You are now a godlike entity, how do you choose to present yourself to people?

What on earth are you talking about? And you’re giving me an attitude in what was supposed to be a fun and silly thread why exactly?

I’m going to be generous and say you’re reading some sort of intention in my OP that isn’t there.

A noneuclidean mass of geometric shapes constantly shifting and moving and changing both size and color. A halo of staring unblinking eyes will orbit me, inscrutable, indefatigable and all-seeing. A miasma of ozone-scented purple fog will flank me and black detritus will dance and eddy about in the still air. A low resonance will issue forth unceasingly and none will escape it.

You know, it has been a long time since GOD has revealed itself through food or sex.

Imagine a news report saying that the residents of Blyth all, simultaneously, enjoyed an especially wonderful cup of tea yesterday - a fact so remarkable that many have seen it as a sign from God.

Or, all of the residents of Fordbridge (ages 21 and older) all had the most impossibly good sexual experience yesterday. “Oh, it was a bit tiring, but it was very nice. I would definitely do it again.” said one council member.

I wouldn’t. I would remain inscrutably numinous and unknowably mysterious.

I would, presumably, already have a pretty clear understanding of how demanding the invocations of the god-botherers are, and of how unresolvable the general mess made by everybody is.

Better to let them get on with it while I remain ineffable, enigmatic and cocooned in the clouds.

Son of Goliath

Dire wolf … glowing red eyes … drooling blood …

Skunk … a la Pepe LePew

Dede … from Dexter’s Laboratory
A god of many faucets …

To the lesser folk living quiet unremarkable lives, I would appear as an ineffable beautiful unicorn. Wht? Because the unicorn is a lovely concept and at least one should exist and because ordinary people living worth yet unremarkable lives deserve one experience of absolute beauty.

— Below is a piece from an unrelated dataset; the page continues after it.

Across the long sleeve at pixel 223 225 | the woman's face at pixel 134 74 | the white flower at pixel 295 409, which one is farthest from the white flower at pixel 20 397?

To the lesser folk living venal or evil lives supported by the misery of others, I would appear as a living version of Lucifer, the enormous devil horse statue that looms over the Denver Int’l Airport. He may well be evil, having killed his creator when the partially completed statue fell on the artist, crushing him. I would be a constant, fearsome presence in their lives, giving them no rest or peace, until they changed their ways.

http://http://www.slate.com/blogs/atlas_obscura/2014/03/17/the_blue_mustang_is_part_of_several_conspiracy_theories_centered_on_denver.html

Brekekekcoaxcoax!

Go full archangel with the wings and robe and fiery sword and all that (I’m choosing not to do the more abstract “wheel of eyes”, etc) and pass myself off as one of my many Host. Sort of answering the phone and pretending to be your own secretary.

“Joph? Yeah, he’s awesome. You can’t see him because your mortal brain would melt but he’s just amazing…”

Alternate plan: Appear before evangelicals as Jack Chick’s faceless throne God.